Kecia Steelman's First Year at Ulta Beauty: $11.2B Revenue and the 2026 Acceleration Roadmap
Ulta Beauty closed fiscal 2024 with $11.2 billion in revenue under first-year CEO Kecia Steelman — a 4.1% year-over-year increase that signals measured expansion rather than aggressive disruption. Steelman, who assumed the role in June 2024 after serving as CFO, inherited a mature North American beauty retail platform generating $1.6 billion in operating income but facing comp-store growth deceleration and mounting competitive pressure from Sephora's Kohl's partnership and vertical brand expansion. Her inaugural year focused on operational continuity and foundational investments in loyalty infrastructure, with 44 million Ultamate Rewards members now representing 95% of total transactions. The question for 2026 is whether Steelman's strategic roadmap can accelerate market share gains in prestige categories while defending Ulta's dominant masstige positioning.
Loyalty Architecture as Revenue Moat
Steelman has doubled down on Ultamate Rewards as the company's primary demand-generation engine, expanding personalized offers and driving member frequency from 3.2 to 3.6 transactions annually. The loyalty program now contributes $10.6 billion of total revenue, with Diamond and Platinum tiers accounting for 68% of program spend despite representing only 22% of membership. Ulta added 2.8 million net new members in fiscal 2024, concentrating recruitment efforts on Gen Z consumers through TikTok partnerships and exclusive brand collaborations with Kylie Cosmetics and Rhode. The company's data indicates loyalty members demonstrate 4.2x higher lifetime value than non-members, creating a structural advantage in customer acquisition cost efficiency as digital marketing inflation persists across the beauty sector.

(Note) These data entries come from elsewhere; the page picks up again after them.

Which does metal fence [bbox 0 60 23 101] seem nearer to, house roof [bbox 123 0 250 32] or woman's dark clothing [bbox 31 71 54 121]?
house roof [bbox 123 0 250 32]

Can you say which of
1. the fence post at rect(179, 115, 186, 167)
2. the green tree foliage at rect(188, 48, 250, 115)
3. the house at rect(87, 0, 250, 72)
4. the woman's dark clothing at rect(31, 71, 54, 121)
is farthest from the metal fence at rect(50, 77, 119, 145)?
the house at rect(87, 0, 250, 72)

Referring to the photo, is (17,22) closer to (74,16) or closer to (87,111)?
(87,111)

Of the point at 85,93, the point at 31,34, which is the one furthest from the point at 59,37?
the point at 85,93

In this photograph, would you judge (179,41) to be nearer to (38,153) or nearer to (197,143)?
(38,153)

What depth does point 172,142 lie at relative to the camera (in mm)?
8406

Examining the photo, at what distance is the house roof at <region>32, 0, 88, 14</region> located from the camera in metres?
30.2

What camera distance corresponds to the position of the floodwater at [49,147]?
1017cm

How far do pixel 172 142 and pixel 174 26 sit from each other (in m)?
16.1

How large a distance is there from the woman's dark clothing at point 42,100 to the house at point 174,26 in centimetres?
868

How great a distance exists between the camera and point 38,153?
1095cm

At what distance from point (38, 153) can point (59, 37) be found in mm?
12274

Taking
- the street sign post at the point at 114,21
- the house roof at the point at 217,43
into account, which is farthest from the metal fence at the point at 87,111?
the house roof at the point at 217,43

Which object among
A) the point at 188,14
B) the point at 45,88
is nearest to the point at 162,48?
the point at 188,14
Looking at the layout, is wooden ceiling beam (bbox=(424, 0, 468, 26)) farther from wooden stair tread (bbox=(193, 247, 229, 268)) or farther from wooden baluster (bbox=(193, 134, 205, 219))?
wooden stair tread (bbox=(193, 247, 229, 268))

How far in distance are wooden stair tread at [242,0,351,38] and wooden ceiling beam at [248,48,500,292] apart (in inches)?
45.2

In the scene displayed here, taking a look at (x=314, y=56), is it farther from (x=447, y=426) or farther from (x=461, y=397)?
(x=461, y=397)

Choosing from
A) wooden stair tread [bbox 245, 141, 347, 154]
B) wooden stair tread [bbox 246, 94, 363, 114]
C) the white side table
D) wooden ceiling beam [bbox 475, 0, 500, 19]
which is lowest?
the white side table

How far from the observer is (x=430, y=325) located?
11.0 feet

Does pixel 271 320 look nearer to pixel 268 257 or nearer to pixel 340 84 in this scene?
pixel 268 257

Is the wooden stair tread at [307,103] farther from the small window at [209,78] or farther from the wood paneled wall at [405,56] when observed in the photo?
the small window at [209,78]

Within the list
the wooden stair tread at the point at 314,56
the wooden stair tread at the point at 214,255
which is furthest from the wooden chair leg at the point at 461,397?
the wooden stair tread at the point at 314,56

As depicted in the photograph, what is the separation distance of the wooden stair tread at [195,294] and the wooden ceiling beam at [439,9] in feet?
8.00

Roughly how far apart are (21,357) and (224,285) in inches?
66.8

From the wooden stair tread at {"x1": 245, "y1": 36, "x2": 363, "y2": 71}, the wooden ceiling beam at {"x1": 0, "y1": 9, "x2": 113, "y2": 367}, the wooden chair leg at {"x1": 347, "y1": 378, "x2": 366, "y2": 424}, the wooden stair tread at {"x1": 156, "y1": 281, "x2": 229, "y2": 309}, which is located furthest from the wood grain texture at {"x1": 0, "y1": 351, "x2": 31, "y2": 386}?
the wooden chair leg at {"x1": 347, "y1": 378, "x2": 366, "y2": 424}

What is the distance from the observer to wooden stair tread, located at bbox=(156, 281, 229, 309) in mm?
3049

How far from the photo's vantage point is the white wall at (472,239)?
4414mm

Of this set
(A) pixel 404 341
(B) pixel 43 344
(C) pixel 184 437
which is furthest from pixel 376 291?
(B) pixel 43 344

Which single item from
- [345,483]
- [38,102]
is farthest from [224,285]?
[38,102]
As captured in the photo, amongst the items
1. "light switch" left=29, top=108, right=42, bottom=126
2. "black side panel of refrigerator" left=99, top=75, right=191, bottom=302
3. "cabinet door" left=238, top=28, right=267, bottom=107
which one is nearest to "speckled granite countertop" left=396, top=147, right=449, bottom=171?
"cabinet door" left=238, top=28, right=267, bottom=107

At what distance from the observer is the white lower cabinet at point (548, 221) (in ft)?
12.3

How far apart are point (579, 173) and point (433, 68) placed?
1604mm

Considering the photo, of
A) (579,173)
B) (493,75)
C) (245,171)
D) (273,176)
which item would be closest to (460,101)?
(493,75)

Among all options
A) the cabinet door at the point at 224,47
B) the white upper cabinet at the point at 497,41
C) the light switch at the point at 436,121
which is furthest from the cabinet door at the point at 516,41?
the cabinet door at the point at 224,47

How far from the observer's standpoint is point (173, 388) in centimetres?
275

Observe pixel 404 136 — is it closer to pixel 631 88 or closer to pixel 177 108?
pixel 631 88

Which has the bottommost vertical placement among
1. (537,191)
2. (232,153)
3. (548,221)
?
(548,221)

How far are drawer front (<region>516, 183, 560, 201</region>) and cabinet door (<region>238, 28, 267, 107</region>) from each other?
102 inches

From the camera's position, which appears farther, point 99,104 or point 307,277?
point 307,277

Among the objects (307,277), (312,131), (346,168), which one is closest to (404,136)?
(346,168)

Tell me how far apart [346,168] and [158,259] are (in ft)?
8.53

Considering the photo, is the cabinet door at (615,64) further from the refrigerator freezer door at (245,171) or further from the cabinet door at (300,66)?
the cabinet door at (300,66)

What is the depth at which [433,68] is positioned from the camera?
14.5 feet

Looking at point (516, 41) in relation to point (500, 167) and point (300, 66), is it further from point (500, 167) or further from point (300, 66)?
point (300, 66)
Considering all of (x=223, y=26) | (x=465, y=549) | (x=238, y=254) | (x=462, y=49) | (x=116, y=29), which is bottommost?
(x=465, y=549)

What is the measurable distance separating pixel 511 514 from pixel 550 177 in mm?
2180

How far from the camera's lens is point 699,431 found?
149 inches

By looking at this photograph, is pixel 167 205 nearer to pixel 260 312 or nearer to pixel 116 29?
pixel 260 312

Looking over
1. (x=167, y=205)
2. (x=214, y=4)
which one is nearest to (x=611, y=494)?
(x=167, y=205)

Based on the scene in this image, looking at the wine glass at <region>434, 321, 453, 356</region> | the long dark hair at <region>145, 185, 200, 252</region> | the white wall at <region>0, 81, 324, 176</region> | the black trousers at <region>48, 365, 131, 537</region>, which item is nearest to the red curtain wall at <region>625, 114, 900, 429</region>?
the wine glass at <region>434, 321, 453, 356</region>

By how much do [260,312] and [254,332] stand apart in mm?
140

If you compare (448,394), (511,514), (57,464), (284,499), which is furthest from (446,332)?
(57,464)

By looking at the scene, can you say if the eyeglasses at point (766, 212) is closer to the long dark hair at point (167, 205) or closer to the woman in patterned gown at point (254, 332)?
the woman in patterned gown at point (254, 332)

Prestige Portfolio Expansion and Boutique Integration
The CEO has prioritized prestige brand distribution as a growth lever, adding 47 new prestige brands in 2024 and expanding dedicated boutique square footage by 18% across the store fleet. Tom Ford Beauty, Valentino, and Dior Backstage launched exclusively at Ulta's top 300 doors, part of Steelman's strategy to close the prestige assortment gap with Sephora while leveraging Ulta's superior unit economics and suburban real estate footprint. Prestige now represents 48% of total revenue, up from 44% in 2023, with skincare driving 62% of prestige category growth as consumers trade up from mass alternatives. Steelman has also accelerated boutique-in-store concepts, with Chanel, MAC, and Clinique operating dedicated service counters in 412 locations — a format that delivers 30% higher basket size and positions Ulta as a legitimate prestige destination rather than exclusively masstige hybrid.
2026 Goals: Store Fleet Expansion and Services Revenue
Steelman has committed to opening 200 net new stores by fiscal year-end 2026, targeting underpenetrated markets in the Pacific Northwest and expanding small-format concepts in urban cores where real estate costs previously prohibited entry. The company plans to reach 1,500 total doors by 2026, with new units averaging 9,200 square feet and incorporating expanded salon footprints to capture services revenue growth. Salon comparable sales increased 7.8% in 2024, outpacing total company comps of 3.2%, as Ulta invested in stylist training and premium service offerings including Kérastase treatments and Olaplex professional protocols. Services now generate $780 million annually and represent Ulta's highest-margin category at 42% gross margin, compared to 38% for color cosmetics and 36% for skincare. Steelman has set a 2026 target of $1.1 billion in services revenue, requiring average unit performance improvement of 12% and service attach rate expansion from 14% to 19% of store traffic.
Competitive Positioning for the Premiumization Era
Steelman's strategic framework positions Ulta to capitalize on sustained premiumization trends while defending against Sephora's aggressive Target partnership expansion and Amazon's Luxury Beauty build-out. The company's omnichannel infrastructure — same-day delivery in 1,247 markets, BOPIS available across the full fleet — provides fulfillment parity with digitally native competitors while maintaining the experiential advantage of physical discovery. Ulta's 2026 roadmap assumes continued share gains in prestige skincare, stabilization of mass color cosmetics, and acceleration of services attachment as differentiated revenue streams increasingly insulate the business from product cycle volatility and promotional intensity. Whether Steelman can execute this portfolio reset while maintaining the operating margin profile that has defined Ulta's financial model will determine the company's capacity to sustain premium valuation multiples in an increasingly consolidated retail landscape.